Driving data directly from the car manufacturer to the insurance companies
A Ford patent application (PDF) published in 2022 states the following about the data collected by OBD dongles, which are issued by insurers and attached to the vehicle for telematics tariffs: “In the past, drivers have been reluctant to participate in these programs “. Insurers – who are referred to as customers in the patent application – could misinterpret certain vehicle characteristics such as the chassis number and the credit score does not necessarily indicate driving behavior. Insurers use this data in the USA to assess risk.
Instead, automakers collect information directly from internet-connected vehicles, which can then be used by the insurance industry. There is no need for a dongle or smartphone app to monitor driving habits.
Benefits vs. fine print
Modern vehicles connected to the Internet offer access to services such as navigation, roadside assistance and smartphone apps. The latter enable car owners to lock and unlock remotely and provide information about the tank level, range or driving data and vehicle condition as well as scheduling a workshop visit to a service partner. In addition, paid services can be booked via the respective vehicle apps – this has also been practiced in Germany for some time.

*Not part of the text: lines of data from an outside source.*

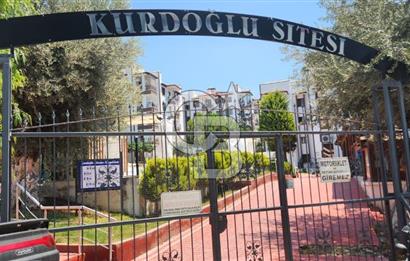 KUŞADASI MERKEZ'DE TEK TAPU 2 DAİRE.  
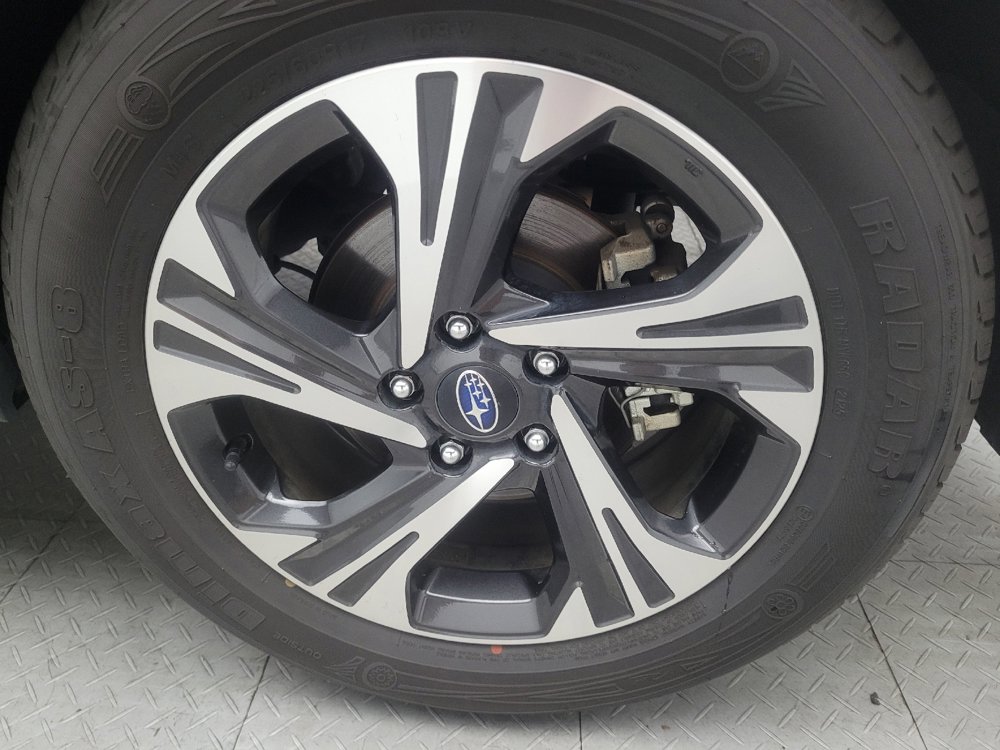 Used 2024 Subaru Crosstrek 2.0i Premium AWD/4WD image 31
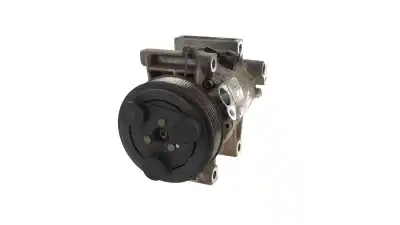 Автозапчастина б/у компресор кондиционера для nissan navara pick-up (d40m) doble cab fe 4x4 посилання на oem iam 92600kh70a  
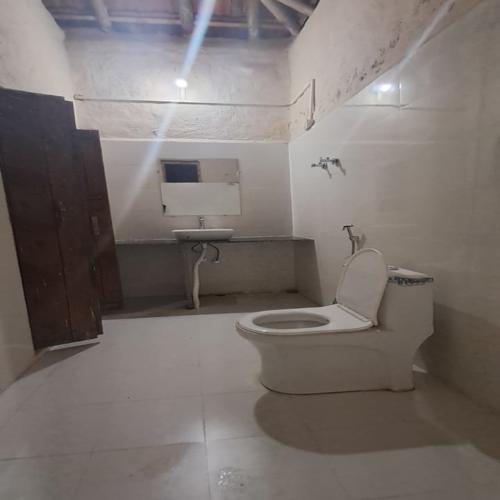 Tiger Footprint Homestay, Ranchha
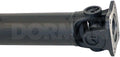 REAR DRIVESHAFT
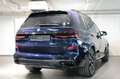 BMW X7 M 60i xDrive Blau - thumbnail 3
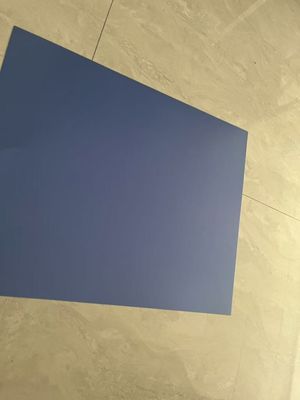 বাণিজ্যিক এবং সংবাদপত্রের মুদ্রণের জন্য ধ্রুবক সিটিসিপি প্লেট লেজার শক্তি 100-140 এমজে / সেমি 2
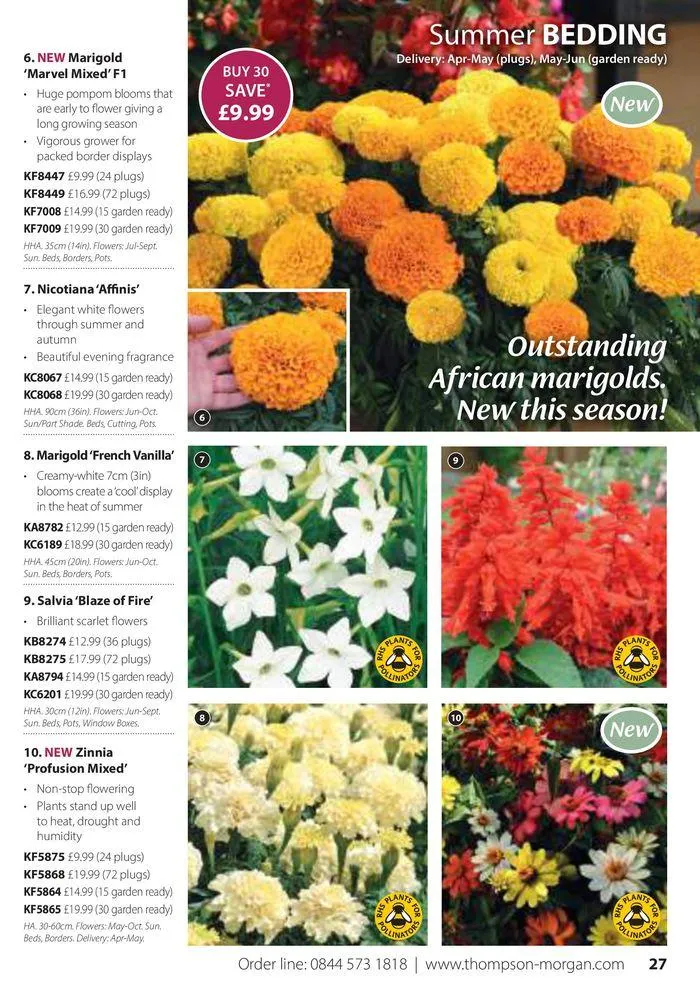 Spring Sale Catalogue from 2 May to 31 May 2024 - Catalogue Page 27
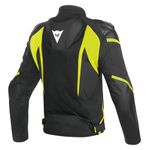 Super Rider D-Dry / Черно-желтый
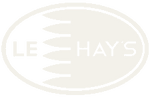 LeHay's Shaker Boxes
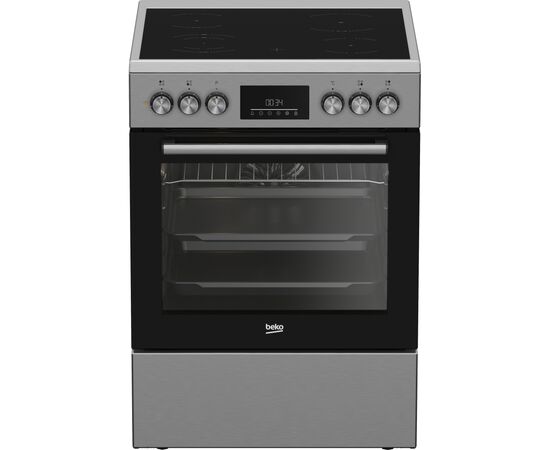 Плита Beko FBE67310GX Плита Beko FBE67310GX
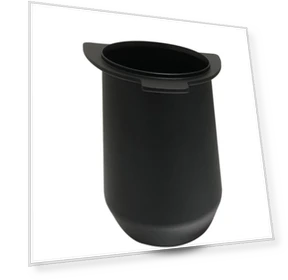 Alloy Coffee Catchers — Coffee & Espresso Machine Components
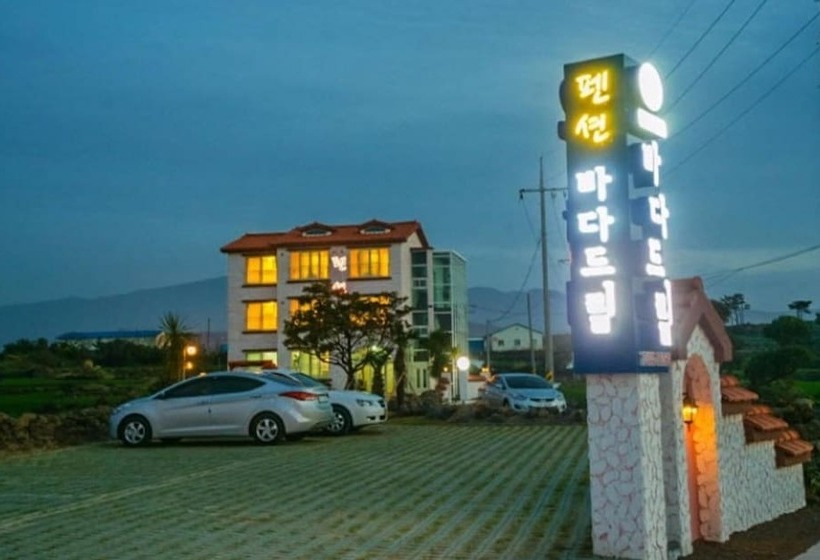 Jeju Bada Dream Pension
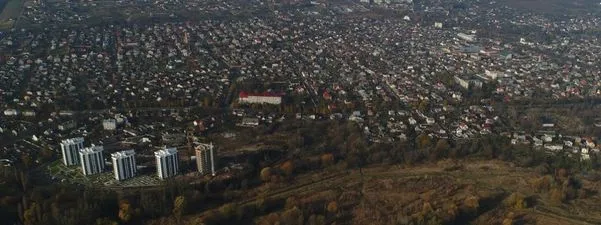 Була навіть залізниця: історія вулиці Львівської в Луцьку (фото)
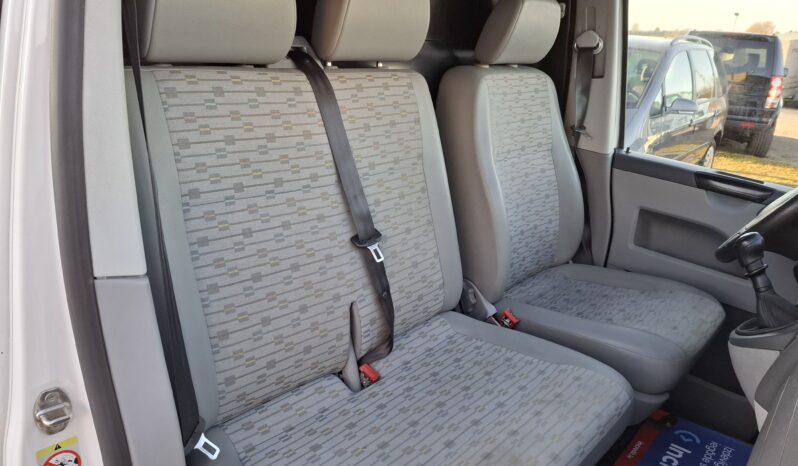 VW TRANSPORTER REF , 2013g., 2.0 DĪZELIS. full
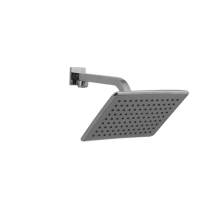 Porta Sanitary Ware - Square Shower Head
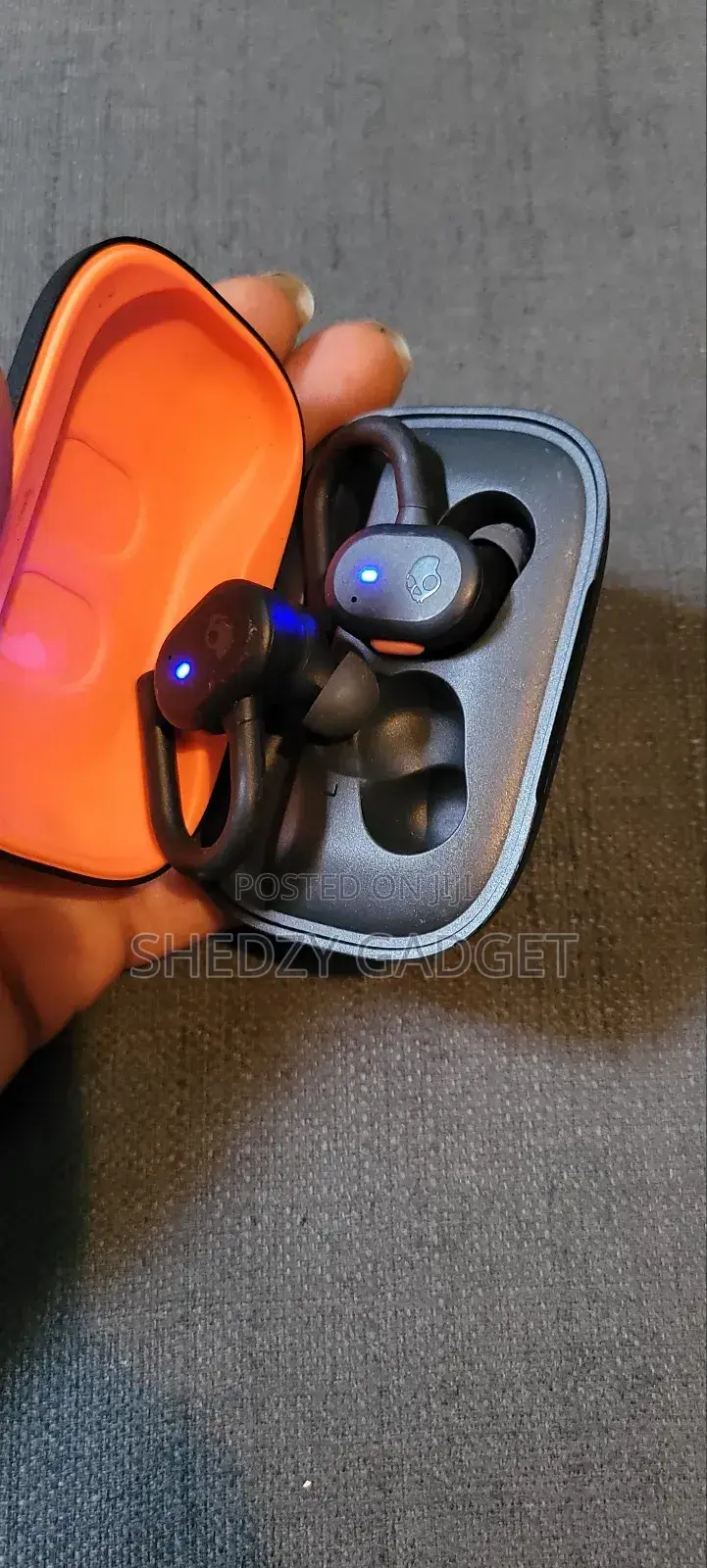 Skullcandy Push Active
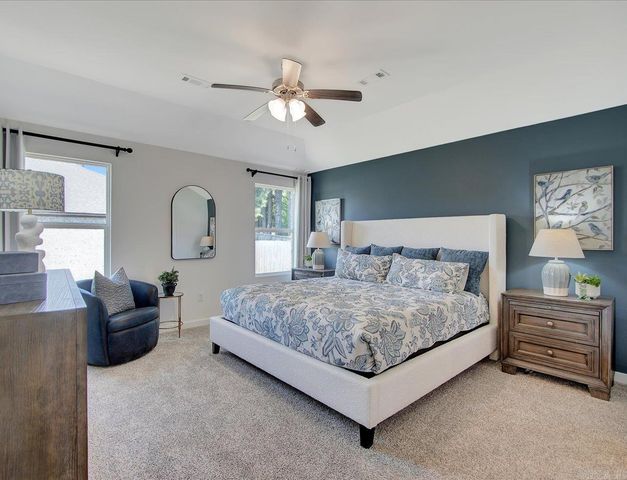 37 Wolfsbridge Loop, Cabot, AR 72023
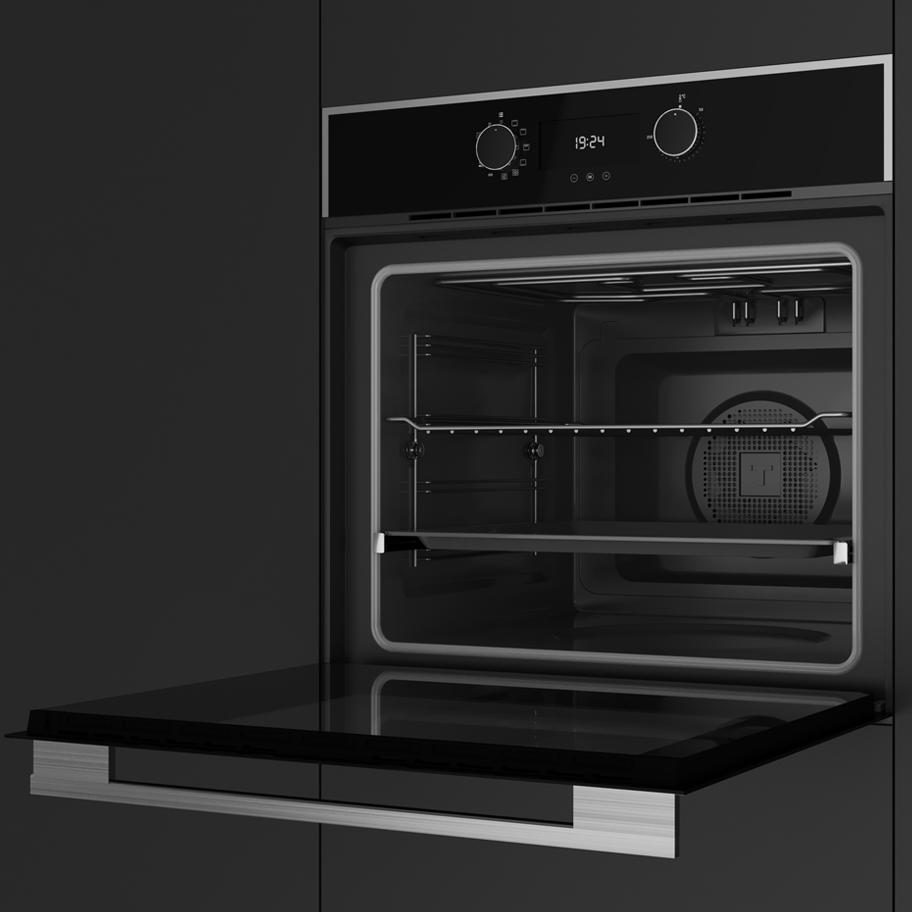 FURRË TEKA HLB 840 P SS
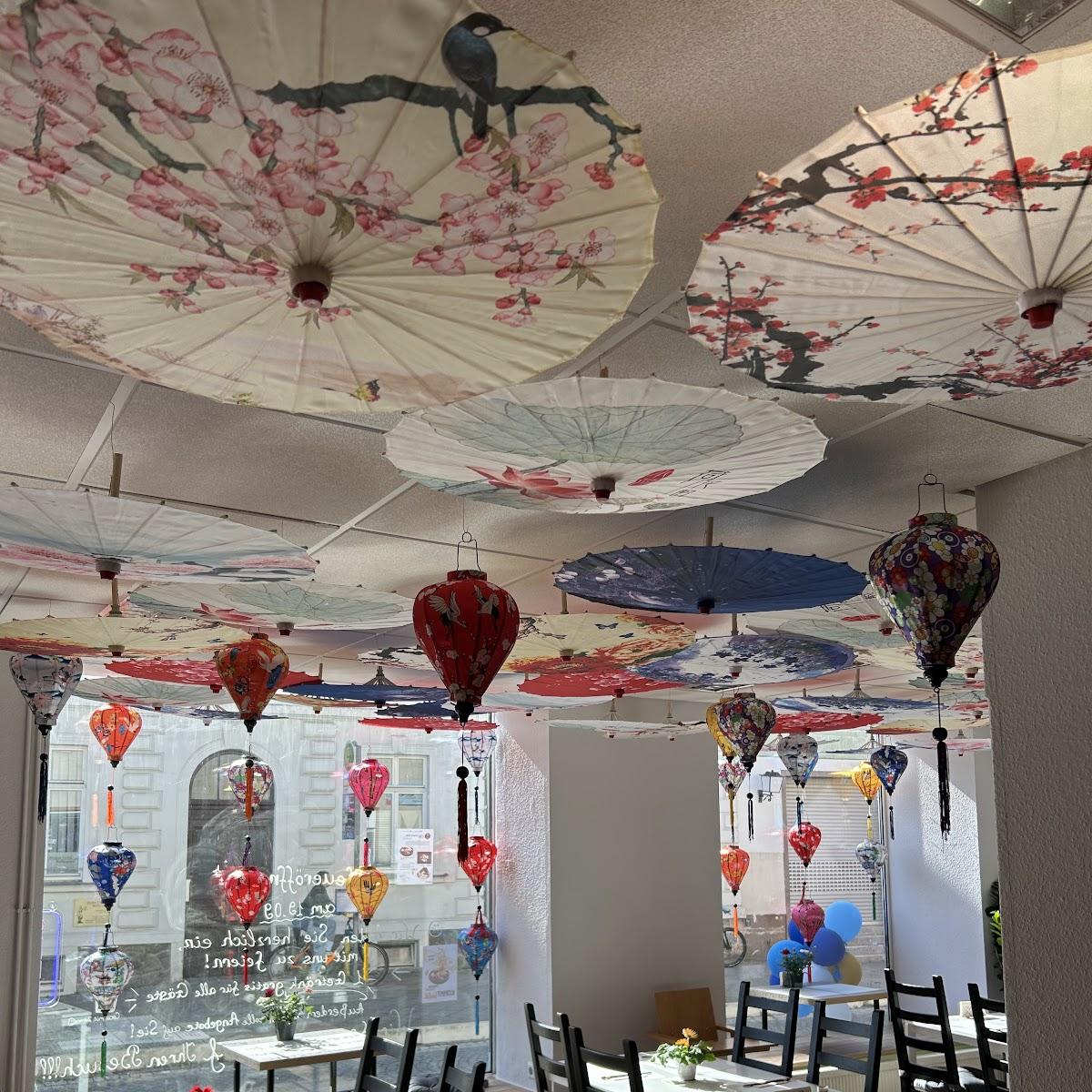 Restaurant "OISHI street food" in Taucha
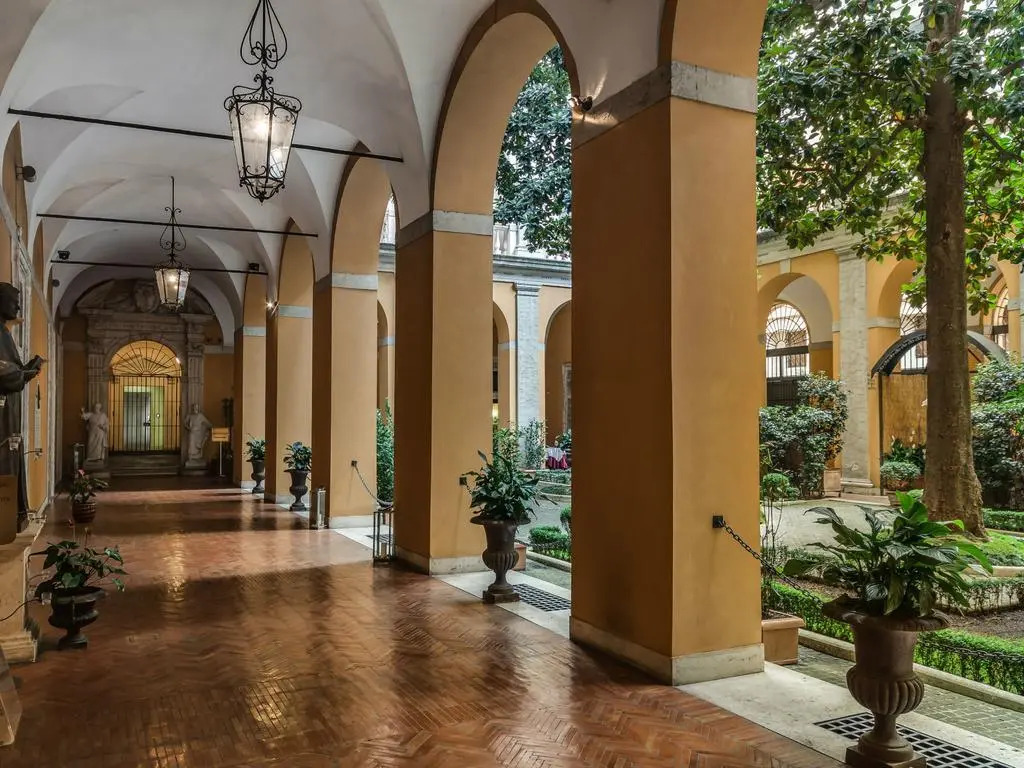 Foto - Palazzo Cardinal Cesi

In the US, car manufacturers, including GM, Honda, Kia and Hyundai, have begun offering driver driving style assessment as an option in connected car apps. If this function is activated, the data collected about driving behavior is passed on to data brokers such as LexisNexis – often without the knowledge of the vehicle owners, writes the NYT. The consent comes via the small print and opaque data protection regulations that allow automakers and data brokers to collect detailed information from millions of American drivers.
Privacy concerns in the USA
A Cornell University law professor was surprised: “Since the average consumer cannot expect this, it should be standard practice in the industry to point this out.” Politicians have also expressed their concern about this. The California Data Protection Agency is currently investigating automakers' data collection practices, and Sen. Edward Markey of Massachusetts last month called on the Federal Trade Commission to investigate.
“The 'Internet of Things' is truly invading the lives of all Americans,” Senator Markey said in an interview. “If there is now a collusion between automakers and insurance companies to use data collected from an unwitting car owner to raise their insurance rates, in my view that is, in and of itself, a potential violation of Section 5 of the Federal Trade Commission Act.” Federal law prohibits unfair and deceptive business practices that harm consumers.